= Thomas Clarges =

English politician (1618–1695)

Sir Thomas Clarges (c 1618 - 4 October 1695) was an English politician who sat in the House of Commons at various times between 1656 and 1695. He played an important part in bringing about the Restoration of the Monarchy in 1660.

==Origins==
Clarges was the son of John Clarges and his wife Anne Leaver. He was an apothecary in London. His sister Anne Clarges was the wife of the royalist General George Monck, later 1st Duke of Albemarle.

==Career==
In 1656 Clarges was elected Member of Parliament for the Sheriffdoms of Ross, Sutherland, and Cromarty in the Second Protectorate Parliament. In 1659 he was MP for the Boroughs of Banff and Cullen, and Aberdeen and for the Boroughs of Peebles, Selkirk, Jedburgh, Lauder, North Berwick, Dunbar and Haddington in the Third Protectorate Parliament. When Richard Cromwell became Lord Protector he ordered Clarges to go immediately to Scotland with his letters to George Monck, Clarge's brother-in-law, to obtain Monck's view of his protectorate. Clarges became Monck's main agent as he set about planning the Restoration of the Monarchy.
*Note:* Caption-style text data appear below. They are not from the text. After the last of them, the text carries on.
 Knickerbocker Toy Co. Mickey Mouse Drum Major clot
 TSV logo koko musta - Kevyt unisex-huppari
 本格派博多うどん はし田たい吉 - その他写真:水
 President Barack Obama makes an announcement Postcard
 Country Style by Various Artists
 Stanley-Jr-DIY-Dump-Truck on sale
In April 1660 Clarges was elected Member of Parliament for Westminster in the Convention Parliament. On 5 May Monck sent Clarges as an envoy to King Charles II at Breda carrying a letter from the general, in an answer to a letter from Charles, and the address of the officers of the army pledging support. Monck also wrote another short letter in his own hand informing Charles that "he chose to send Mr. Clarges to him, because he was the only person to be trusted in the nearest concernments and consultations, for his restoration, as one, to whom he desired his majesty to give credit to what he should say on that behalf". Clarges was well received and was knighted at Breda in May 1660.
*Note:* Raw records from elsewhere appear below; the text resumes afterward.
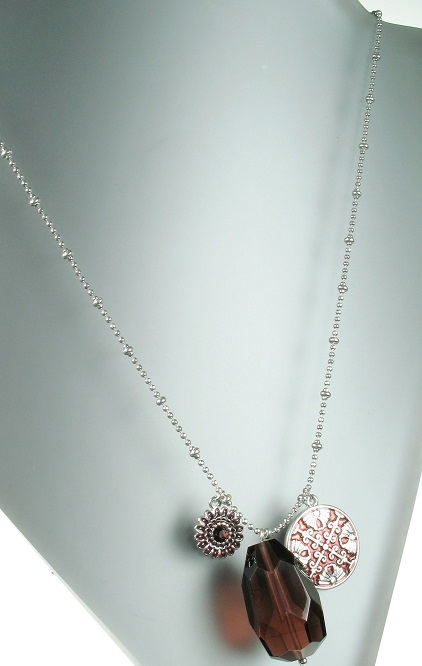 PILGRIM - Ethnic Celebration - Long Flower & Crystal Necklace - Red/Silver Plate BNWT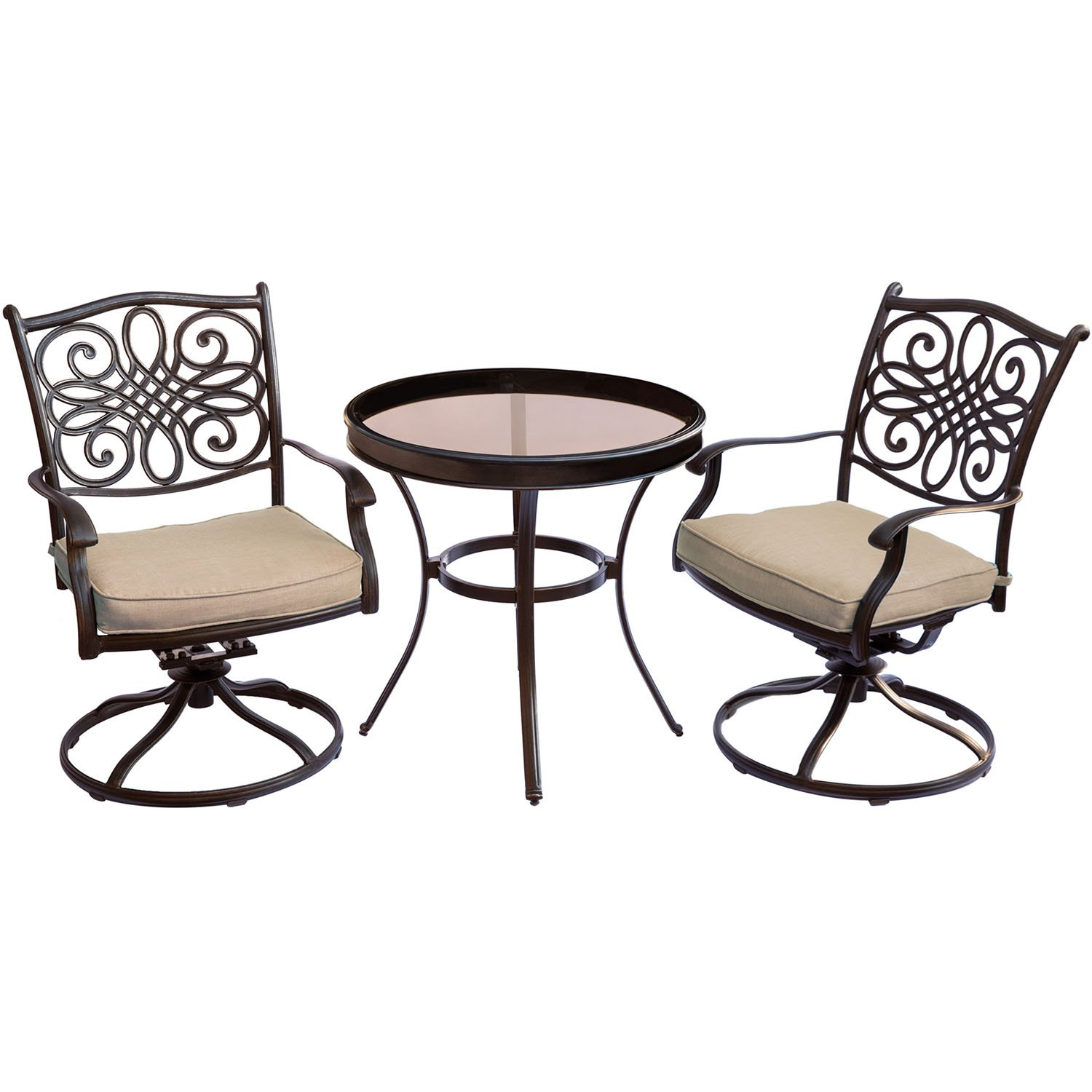 Hanover Traditions TRADDN3PCSWG 3-Piece Swivel Bistro Set in Tan with 30 in. Glass-top Table Outdoor Patio Furniture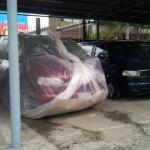 ถุงพลาสติก ห่อรถ กันน้ำท่วม ขนาด XL
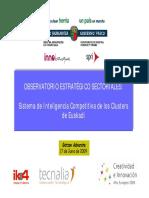 Inasmet-tecnalia - Observatorio Estratégico 17-06-09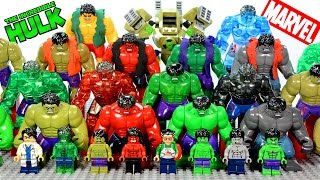 Incredible LEGO Hulk™ Minifigure & Big Figure Complete Collection Marvel Super Heroes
In 1666 Clarges was elected MP Southwark in the Cavalier Parliament and sat until 1679. He was elected MP for Christchurch in 1679 and sat until 1685. He was elected MP for Oxford University in 1689 and sat until his death in 1695.
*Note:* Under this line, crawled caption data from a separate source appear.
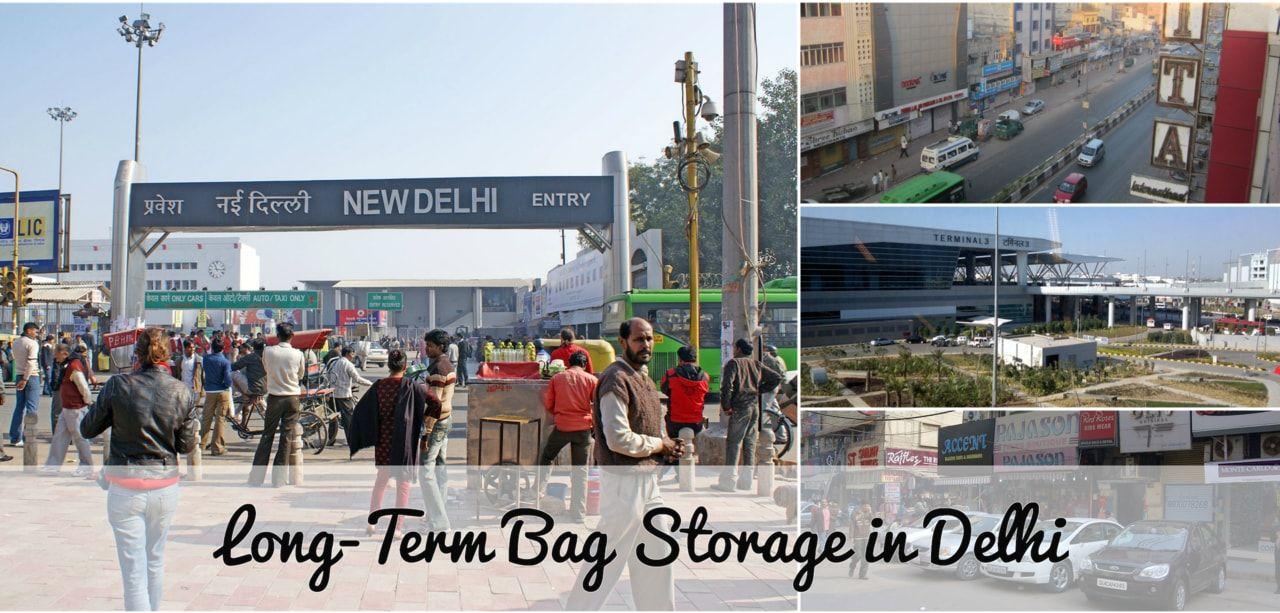 Long term bag storage in Delhi.jpg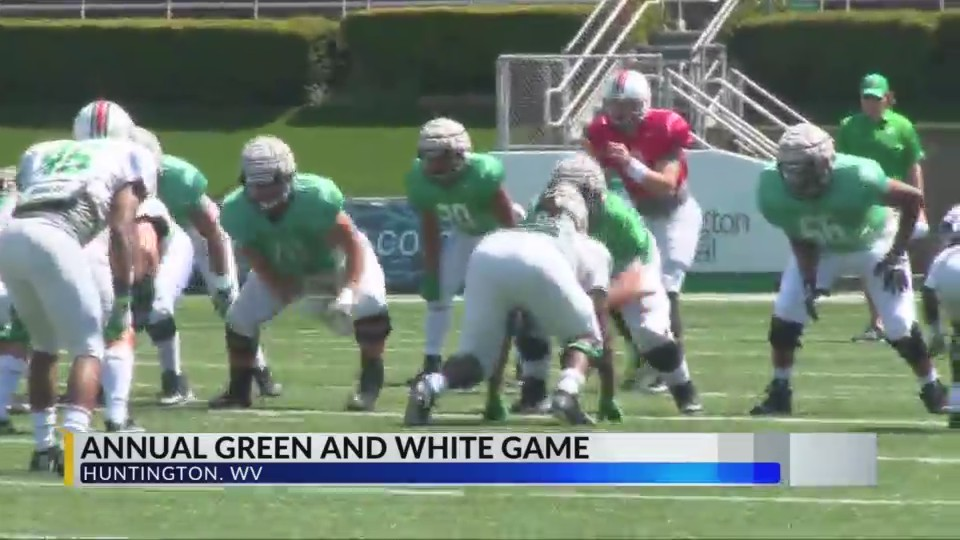 Marshall's Quarterbacks On Display at Spring Game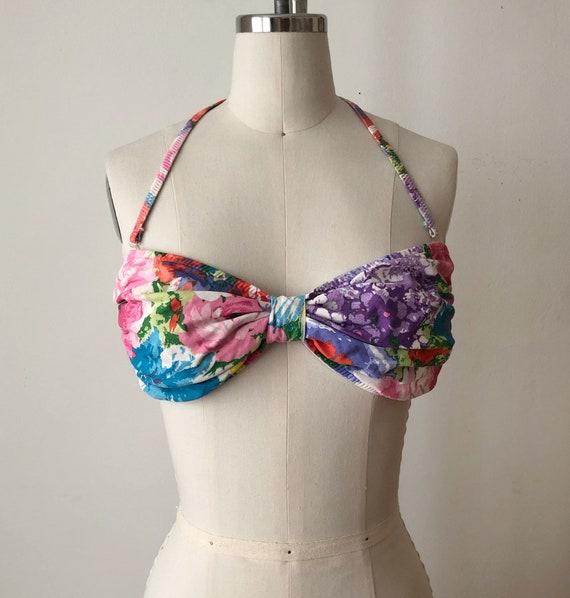 Bright Floral Print Bikini/Bralette Crop Top - 19… - image 1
Clarges was a significant landowner in Mayfair, London, where he had a house in Piccadilly. In 1686, he acquired 15 St James's Square to serve as the London home of the Marchioness de Gouvernet. His properties in Mayfair are commemorated in the name of Clarges Street, which is near Albemarle Street named after the site of the residence of his nephew Christopher Monck, 2nd Duke of Albemarle.

==Marriage and children==
Clarges married Mary Proctor, daughter of George Proctor of Norwell Woodhouse in Nottinghamshire. They had a son Sir Walter Clarges, 1st Baronet.